Mark Rothko: Emotions through Color

American painter originated from Russia (Dvinsk 1903 - New York 1970.) After Gorky and Pollock, he is one of the best well-known American painters of the 20th century, and his influence and reputation continues to be studied by art experts from all over the world.

Red, White, Brown. 1957. Museum of Fine Arts, Basel.

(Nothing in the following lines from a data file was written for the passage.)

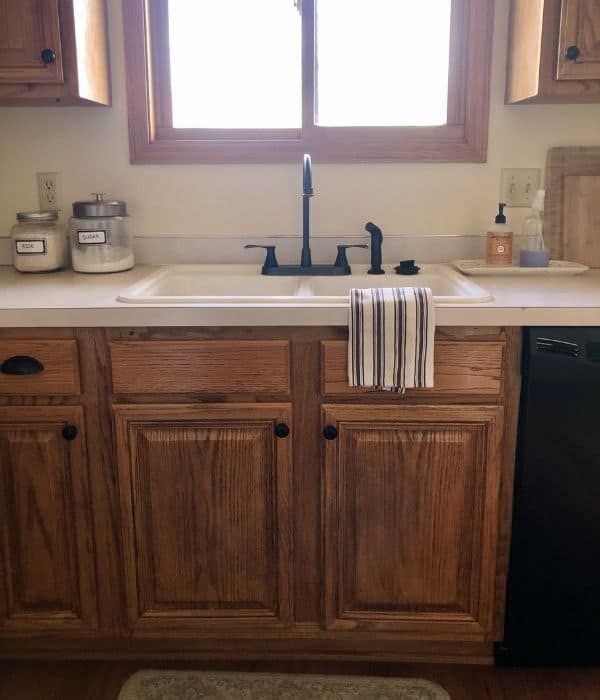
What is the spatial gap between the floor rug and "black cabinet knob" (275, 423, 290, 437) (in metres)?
0.61

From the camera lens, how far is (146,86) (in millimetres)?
2010

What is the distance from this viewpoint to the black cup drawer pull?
59.9 inches

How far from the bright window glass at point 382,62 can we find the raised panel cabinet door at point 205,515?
1.06 metres

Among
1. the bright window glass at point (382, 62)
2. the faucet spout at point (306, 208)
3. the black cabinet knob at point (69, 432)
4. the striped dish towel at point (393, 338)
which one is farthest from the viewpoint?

From Subjectivism to Spirituality

The artistic awakening of Mark Rothko was relatively late. During a long time of research in the field of intellectual and philosophical worries, he manifested a particular passion towards the Greek Mythology, the primitive arts and the psychoanalysis of Jung. In the visuals field, he felt appealed to the color scheme of Matisse and Milton Avery, an American painter of the time (1893-1965.) However, he was especially influenced by the Surrealism movement, which in 1942, drove him to the exploration of the instinctive forces translated into a painting full of spectral and larval forms, almost with no color. In 1947, the major introduction of color suppressed the subjectivity of all forms without making the same painterly ambience disappear; the rectangle became his favorite form. In 1949 (Rothko was at this time 46) his final style was consolidated: rectangles of different colors floating over a background, not because of a passion for geometry, but for the aim of expressing his emotions of metaphysical nature. Different commenters, looking at his Jewish origins, pointed to a specific point of reference: "the conception of the drapery in the biblical tabernacle, the curtains of the Temple in front of the Sancta Sanctorum (expressed as a vacuum)" [Werner Haftmann]. In his last artworks, he only used the grey and the black colors, what makes us think that the artist was going through a difficult and sad moment of his life. This point of view is reinforced by his suicide in 1970.

Ecstasy Color

The radiant paintings of Rothko are not enrolled in a specific religion, but they act as an inducement to the divine, they express very likely what each person carries inside them, without linking to any particular god. The dimensions of his canvases also explain this. The painter once declared: "the larger the painting you make, the more you will feel inside it. It's quite something and I also don't pretend to give orders." The intense vibration of the color shows the path of the contemplation towards the ecstasy of the soul, the happiness. Rothko defined his own works as "mystical actions". He described the path with the following words: "Everything begins as an unknown adventure in an unknown place. At the end, thanks to a lightening of the conscience, is recognized the number and the function planned. The ideas and the plans which were inside the spirit were nothing else than a trail through which is abandoned the world from which they emerged." The communication exists through this painting with the help of some apparently basic elements. No-one, except Rothko, had managed, using the color pushed to superior limits, to produce in the viewer a sensation directed to their heart and spirit. The painter Turner communicated with the divine through the rays and thunderbolts, whereas in Rothko's paintings, the thunder is soothed, the storm is pulled away and serenity floods our inside.